No mesmo sentido, o ator Lionel Fischer nega qualquer semelhança com o policial aposentado Pimenta. O personagem que interpreta na trama teve forte ligação com os órgãos de repressão do regime militar, é alcoólatra, fuma compulsivamente e destrata a esposa. “Não existe nenhuma semelhança entre Pimenta e eu. Tinha 15 anos quando se deu o golpe militar. Meu pai, já falecido, foi um dos fundadores do Partido Socialista Brasileiro. E me recordo de uma noite em que ele, sentindo-se ameaçado, me pediu para ajudá-lo a jogar fora todos os livros, escritos ou documentos que pudessem incriminá-lo. Fizemos isso ao longo de toda uma noite, jogando hipotéticas provas na Lagoa Rodrigo de Freitas. E certamente, como já disse, por não ter nada em comum com o personagem, pude enxergá-lo de uma forma crítica, tentando sempre entender o que leva alguém a desprezar por completo a empatia.”
Compositores
Aldir Blanc morreu em 4 de maio último, após ser contaminado pelo novo coronavírus.
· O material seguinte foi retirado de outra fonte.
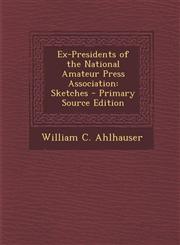Ex-Presidents of the National Amateur Press Association Sketches,1289391475,9781289391478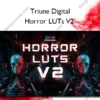 Horror LUTs V2 – Triune Digital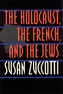 The Holocaust, the French, and the Jews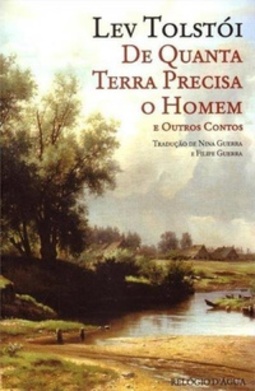 De Quanta Terra Precisa o Homem e Outros Contos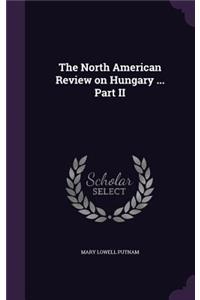 North American Review on Hungary ... Part II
Era formado em medicina, mas largou a carreira para se dedicar às composições e ao mundo artístico. Escreveu mais de 600 letras musicais e trabalhou como cronista. Antes de morrer, entretanto, participou de um teaser da série Imagem vinil, em que contou parte da história do lançamento do primeiro disco. O cantor relembra como, junto a Maurício Tapajós, conheceu a pessoa responsável por aprovar a liberação de verbas da Petrobras para atividades culturais, que facilitou a liberação do LP duplo em 1984.
Maurício Tapajós morreu em 1995 e o legado vem sendo repassado pelas músicas e também pelos filhos Lúcio e Márcio, que contaram um pouco sobre o disco lançado na década de 1980. “Musicalmente, ele começou trazendo músicos fantásticos para trabalhar junto, se não me engano foram mais de 80 músicos que tocaram no disco. E as faixas falam de um Brasil e um Rio de Janeiro cheio de mazelas, mas visto com ironia, amor e esperança. Aldir e Maurício transmitem em suas músicas um alto teor político e sarcástico. Quem conheceu os dois sabe como isso era forte neles”, conta Márcio Tapajós.
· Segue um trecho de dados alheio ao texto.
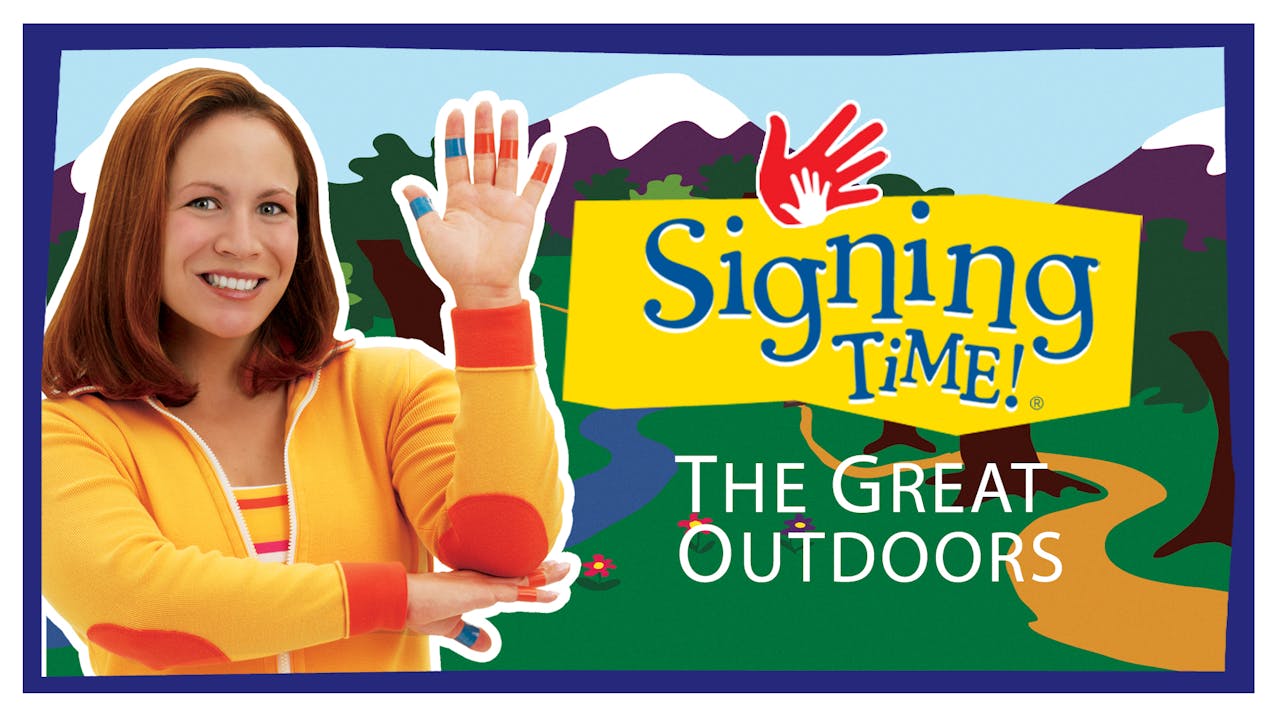 The Great Outdoors - My Signing Time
Lúcio Tapajós também deixou uma contribuição a respeito da produção de Aldir Blanc e Maurício Tapajós. “Um LP independente, duplo, com aquela capa, aquele encarte, aquele nível de textos e ilustrações... Hoje, não existe maisaquilo. Naquele tempo, não se via isso também. Aliás, alguém fez algo parecido?”, questiona.
*Estagiário sob a supervisão de Igor Silveira
Imagem vinil
Canal de TV por assinatura Prime
Box Brazil. Dez episódios de 30 min, com novos episódios nas quintas-feiras, às 21h. Reprises nas segundas-feiras, às 10h30, e sextas-feiras, às 10h. Não recomendado para menores de 14 anos
Aldir Blanc & Maurício Tapajós
De Aldir Blanc e Maurício Tapajós. SACI, 20 faixas.